The final lap of humanity doesn't kick off in the form of divine meteorological retribution in David Mackenzie's Perfect Sense; it's a pandemic that eventually dims the light on our tenure here. Specifically, a mysterious ailment that, without rhyme or reason, begins robbing the world population of one sense at a time. These ailments are preceded by uncontrollable waves of emotions—grief, rage—or instinctual blowouts like a feeding frenzy, then poof. Gone. You can't smell anything. Ever. Again.

Did we mention there's a love story in here as well, between Ewan McGregor's commitmentphobic chef and Eva Green's scientist, whose hot-and-heavy humping sessions seem to be keeping her from her work? (We realize that getting it on with McGregor probably takes precedence over everything else, but if the world is beset with a crippling disease, maybe you could put in a little more lab time?) But the focus is all part of Mackenzie's master plan, in which the end itself is less important than how we retain our humanity and still try to connect when the shit hits the fan. "Life goes on," is a constant refrain, as people lash out, lose one way of processing the environment and then start from scratch.

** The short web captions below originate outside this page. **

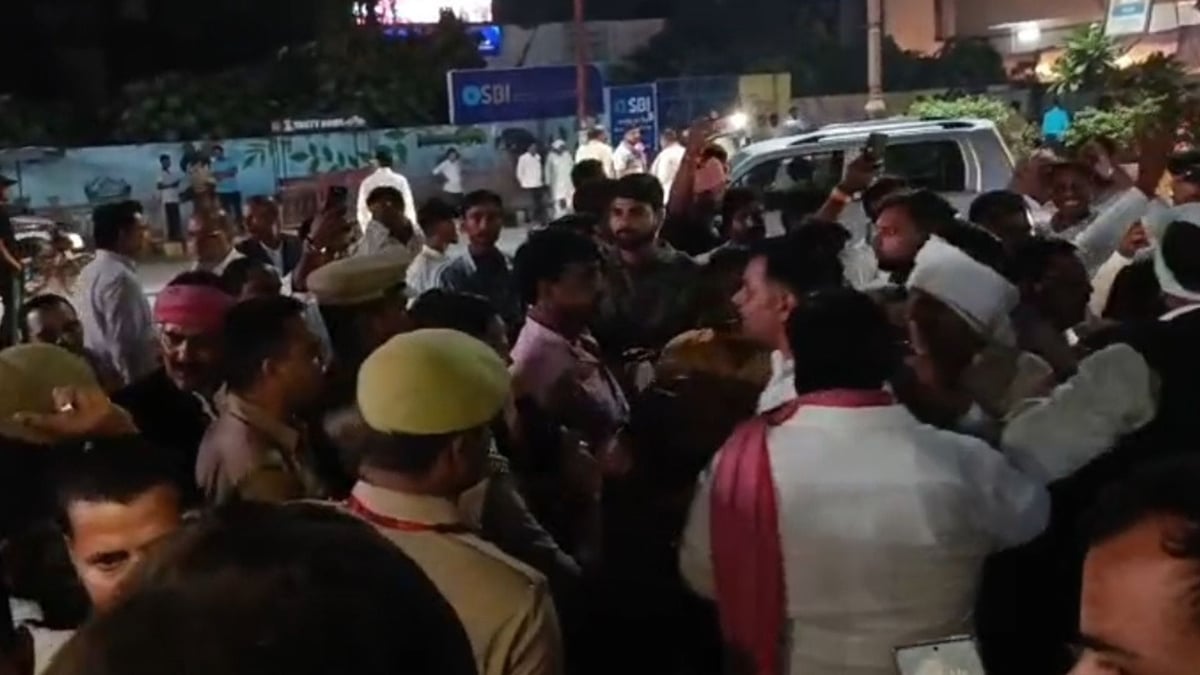 शिक्षक-स्नातक एमएलसी चुनाव: सुबह से शुरू हुई बंडलिंग, देर शाम तक चला काम; टेबलों के पास हंगामा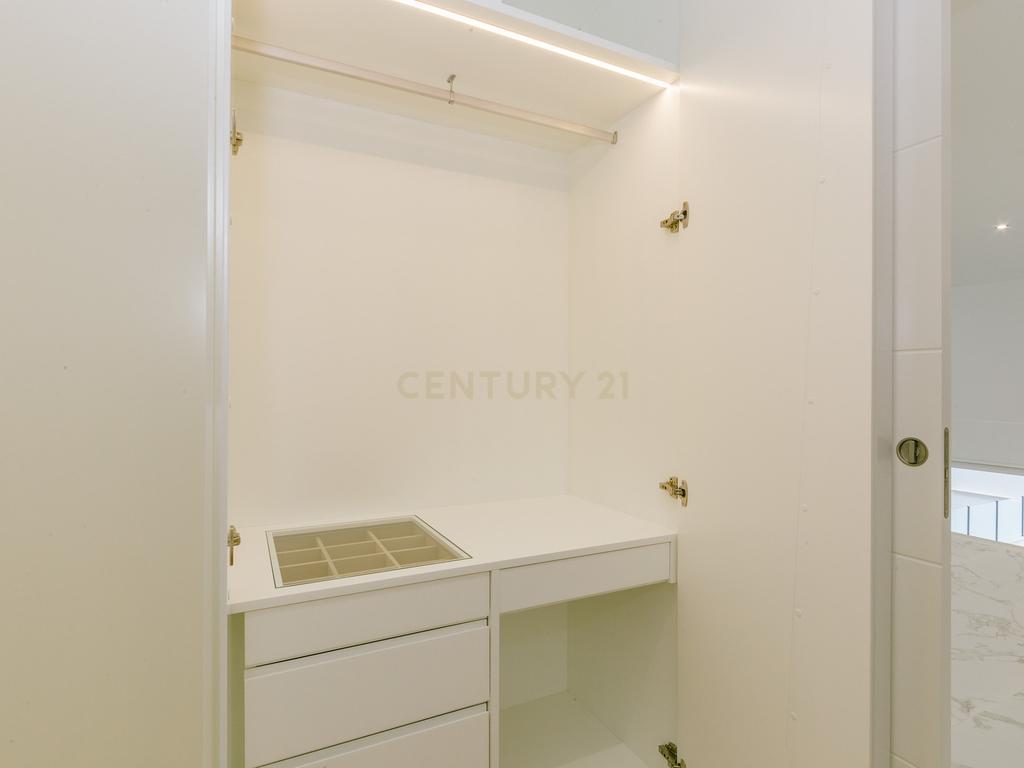 Luxuoso apartamento Duplex T3 - Image 32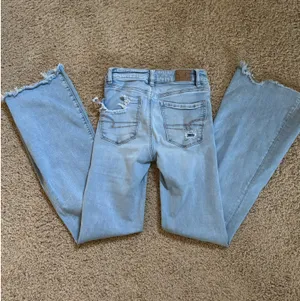 American Eagle Jeans Flare High-rise thumbnail 2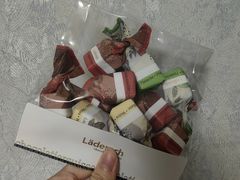 -Laderach 莱德拉(上海环贸iapm店)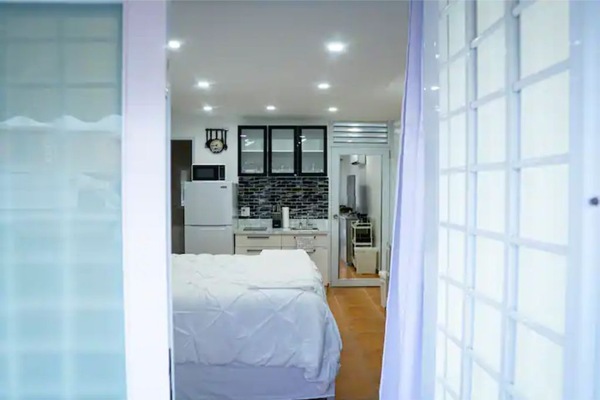 1 dormitori, planxa i posts de planxar, wifi gratuïta i roba de llit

If this sounds silly, it is; Perfect Sense is also the most sensual dystopia movie you're likely to see, however, which complicates things. Mackenzie has a knack for amping things up and overwhelming you with tricks—color, volume, visual textures—that help emphasize what you miss when they disappear. I can't think of a movie that's balanced the utterly ridiculous and the profound with such panache, or that's inspired me to roll my eyes and dab them simultaneously. When I've mentioned my admiration for its hyperstylized, manipulative yet oddly moving fade-out, my fellow critics ask me if I'd gone crazy. No, I've just let myself drink in Perfect Sense's touchy-feely vibe and ended up surprisingly sated. I'm not crazy. Though those visions of angry storm clouds I keep seeing does make me wonder.